Unified platform for streaming data

RisingWave simplifies end-to-end development of real-time data pipelines and applications—going beyond traditional stream processors.

Like other stream processors, RisingWave supports:

  • Ingestion: Ingest millions of events per second from streaming and batch sources.
  • Stream processing: Perform real-time incremental processing to join and analyze live data with historical tables.
  • Delivery: Deliver fresh, consistent results to data lakes (e.g., Apache Iceberg) or any destination.

But RisingWave does more. It provides both online and offline storage:

  • Online serving: Row-based storage for ad-hoc point/range queries with single-digit millisecond latency.
  • Offline persistence: Apache Iceberg-based storage that persists streaming data at low cost, enabling open access by other query engines.

Key design decisions

RisingWave is built for ease of use and cost efficiency.

PostgreSQL compatibility

RisingWave is wire-compatible with PostgreSQL, enabling:

  • Expressive SQL: Supports structured, semi-structured, and unstructured data with a familiar SQL dialect.
  • Seamless integration: Works with psql, JDBC, and any PostgreSQL-compatible tool via the PostgreSQL wire protocol.
  • No manual state tuning: Eliminates the need for complex state management configurations.

S3 as primary storage

RisingWave stores tables, materialized views, and internal states of stream processing jobs in S3 (or equivalent object storage), providing:

  • High performance: Optimized for complex queries, including joins and time windowing.
  • Fast recovery: Restores from system failures within seconds.
  • Dynamic scaling: Instantly adjusts resources to handle workload spikes.

Pluggable disk cache

Beyond caching hot data in memory, RisingWave supports pluggable disk cache, leveraging local disks or EBS for efficient data caching.

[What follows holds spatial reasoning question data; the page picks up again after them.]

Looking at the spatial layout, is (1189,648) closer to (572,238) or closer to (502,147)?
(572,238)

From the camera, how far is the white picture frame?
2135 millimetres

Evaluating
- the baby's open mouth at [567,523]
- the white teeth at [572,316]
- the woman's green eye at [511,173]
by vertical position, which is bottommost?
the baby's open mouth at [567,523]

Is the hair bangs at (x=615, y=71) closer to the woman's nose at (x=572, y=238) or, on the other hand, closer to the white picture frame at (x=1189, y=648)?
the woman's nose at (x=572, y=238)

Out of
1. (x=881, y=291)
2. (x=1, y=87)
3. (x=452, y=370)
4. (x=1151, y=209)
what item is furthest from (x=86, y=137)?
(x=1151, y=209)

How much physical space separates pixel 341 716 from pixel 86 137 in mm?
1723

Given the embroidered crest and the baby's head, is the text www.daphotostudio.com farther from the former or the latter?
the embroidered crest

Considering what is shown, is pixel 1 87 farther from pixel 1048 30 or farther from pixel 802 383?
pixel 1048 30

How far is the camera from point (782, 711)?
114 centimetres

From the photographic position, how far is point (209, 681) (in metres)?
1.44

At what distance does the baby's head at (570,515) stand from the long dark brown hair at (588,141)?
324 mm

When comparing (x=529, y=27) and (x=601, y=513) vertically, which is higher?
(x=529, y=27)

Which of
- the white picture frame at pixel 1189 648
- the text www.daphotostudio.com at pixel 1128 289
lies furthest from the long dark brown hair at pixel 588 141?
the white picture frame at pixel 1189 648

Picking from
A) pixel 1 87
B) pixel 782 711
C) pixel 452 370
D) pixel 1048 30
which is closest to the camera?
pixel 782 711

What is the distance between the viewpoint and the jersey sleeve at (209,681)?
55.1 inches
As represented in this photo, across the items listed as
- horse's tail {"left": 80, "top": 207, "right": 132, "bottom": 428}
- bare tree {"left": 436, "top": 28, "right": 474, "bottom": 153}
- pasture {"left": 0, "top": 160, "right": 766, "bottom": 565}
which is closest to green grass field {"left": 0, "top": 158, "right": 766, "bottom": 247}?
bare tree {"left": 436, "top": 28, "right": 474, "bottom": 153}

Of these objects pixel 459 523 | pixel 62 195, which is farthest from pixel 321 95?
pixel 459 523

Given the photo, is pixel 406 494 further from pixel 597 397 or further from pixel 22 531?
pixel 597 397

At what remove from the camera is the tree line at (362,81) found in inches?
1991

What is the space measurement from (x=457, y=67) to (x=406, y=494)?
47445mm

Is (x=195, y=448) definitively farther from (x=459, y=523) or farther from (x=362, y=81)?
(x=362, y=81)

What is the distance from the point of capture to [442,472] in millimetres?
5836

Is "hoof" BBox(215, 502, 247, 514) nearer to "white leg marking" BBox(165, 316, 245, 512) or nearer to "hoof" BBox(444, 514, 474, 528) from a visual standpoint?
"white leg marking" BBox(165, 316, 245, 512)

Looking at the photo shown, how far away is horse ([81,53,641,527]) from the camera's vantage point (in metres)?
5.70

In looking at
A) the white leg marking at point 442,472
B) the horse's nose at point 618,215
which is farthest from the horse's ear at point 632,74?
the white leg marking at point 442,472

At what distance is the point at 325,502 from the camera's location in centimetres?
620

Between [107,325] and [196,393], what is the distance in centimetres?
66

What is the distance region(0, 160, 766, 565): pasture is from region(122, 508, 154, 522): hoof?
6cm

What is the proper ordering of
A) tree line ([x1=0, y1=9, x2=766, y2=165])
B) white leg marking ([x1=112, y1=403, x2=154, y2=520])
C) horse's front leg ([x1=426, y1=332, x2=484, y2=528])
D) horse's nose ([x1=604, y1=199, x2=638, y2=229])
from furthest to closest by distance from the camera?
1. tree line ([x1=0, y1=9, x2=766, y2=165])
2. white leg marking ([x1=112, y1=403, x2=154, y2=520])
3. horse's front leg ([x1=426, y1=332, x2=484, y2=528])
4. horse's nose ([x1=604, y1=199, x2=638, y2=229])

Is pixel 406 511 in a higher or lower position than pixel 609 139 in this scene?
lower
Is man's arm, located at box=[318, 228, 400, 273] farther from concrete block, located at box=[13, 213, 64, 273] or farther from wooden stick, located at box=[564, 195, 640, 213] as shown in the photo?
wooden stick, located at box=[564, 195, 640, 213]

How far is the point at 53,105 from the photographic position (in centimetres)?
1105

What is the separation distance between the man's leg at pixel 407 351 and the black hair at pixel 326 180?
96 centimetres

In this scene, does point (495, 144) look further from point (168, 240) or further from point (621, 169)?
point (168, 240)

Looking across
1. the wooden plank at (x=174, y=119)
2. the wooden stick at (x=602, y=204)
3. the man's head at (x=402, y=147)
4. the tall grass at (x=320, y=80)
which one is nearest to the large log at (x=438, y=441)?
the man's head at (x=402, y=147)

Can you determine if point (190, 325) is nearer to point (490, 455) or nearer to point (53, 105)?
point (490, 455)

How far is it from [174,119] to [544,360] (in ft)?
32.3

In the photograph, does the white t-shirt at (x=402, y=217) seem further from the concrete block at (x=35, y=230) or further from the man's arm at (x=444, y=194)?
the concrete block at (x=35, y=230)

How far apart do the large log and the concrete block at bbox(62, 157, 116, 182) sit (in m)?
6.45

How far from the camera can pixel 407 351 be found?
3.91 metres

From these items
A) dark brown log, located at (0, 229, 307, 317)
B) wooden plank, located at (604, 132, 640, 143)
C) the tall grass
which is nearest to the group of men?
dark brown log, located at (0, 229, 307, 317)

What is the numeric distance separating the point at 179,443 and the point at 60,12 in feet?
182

In what use cases does RisingWave excel?

RisingWave is particularly effective for the following use cases:

  • Streaming analytics: Achieve sub-second data freshness in live dashboards, ideal for high-stakes scenarios like stock trading, sports betting, and IoT monitoring.
  • Event-driven applications: Develop sophisticated monitoring and alerting systems for critical applications such as fraud and anomaly detection.
  • Real-time data enrichment: Continuously ingest data from diverse sources, conduct real-time data enrichment, and efficiently deliver the results to downstream systems.
  • Feature engineering: Transform batch and streaming data into features in your machine learning models using a unified codebase, ensuring seamless integration and consistency.

Comparing RisingWave with other systems

RisingWave is not simply an “alternative” to any existing product, but it is often compared with stream processors, analytical databases, and operational databases.

Stream processors

Stream processors like ksqlDB, Spark Structured Streaming, and Flink SQL are frequently compared to RisingWave. While these systems have their strengths, RisingWave offers an exceptionally simple, PostgreSQL-style user experience, and eliminates the need for manual state management. It excels in:

  • Handling complex queries like joins, aggregations, and time windows with high performance.
  • Transparent dynamic scaling, allowing for scaling in and out within seconds rather than minutes or hours.
  • Instant failure recovery, where RisingWave recovers in seconds rather than minutes or hours.

Additionally, RisingWave greatly simplifies overall architecture, see How does RisingWave simplify your event-driven architecture?. However, compared to these stream processors, RisingWave does not offer low-level Java and Scala APIs, but compensates by offering various language UDFs and SDKs.

Analytical databases

Modern analytical databases, such as ClickHouse with materialized views, Snowflake with dynamic tables, BigQuery with continuous queries, and Databricks with Delta Live Tables, offer continuous processing capabilities. RisingWave surpasses these solutions in continuous processing by:

  • Offering a rich feature set for stream processing, including time windowing, watermarks, and more.
  • Being particularly optimized for handling complex streaming joins.
  • Allowing data ingestion from and delivery to any system, without locking you into a specific ecosystem.

Moreover, RisingWave’s transparent dynamic scaling and instant failure recovery mechanisms are superior to other analytical databases.

However, RisingWave does not feature columnar storage. If your workloads mostly involve ad-hoc, long-range scans rather than predefined queries, an analytical database might be a better fit.

Operational databases

RisingWave is PostgreSQL wire-compatible, enabling seamless integration with most tools in the PostgreSQL ecosystem. RisingWave is designed specifically for storing and processing streaming data, making it particularly well-suited for managing metrics and events rather than transactional data.

Note that RisingWave does not use the PostgreSQL engine internally, which results in certain PostgreSQL tools not being supported. Additionally, RisingWave does not support read-write transactions.

How does RisingWave simplify your event-driven architecture?

RisingWave aims to help simplify event-driven architecture. You can think of RisingWave as a unified system that combines event streaming, stream processing, storage, and serving capabilities. Developers can express intricate stream-processing logic through cascaded materialized views. Additionally, it allows users to persist data directly within the system, eliminating the need to deliver results to external databases for storage and query serving.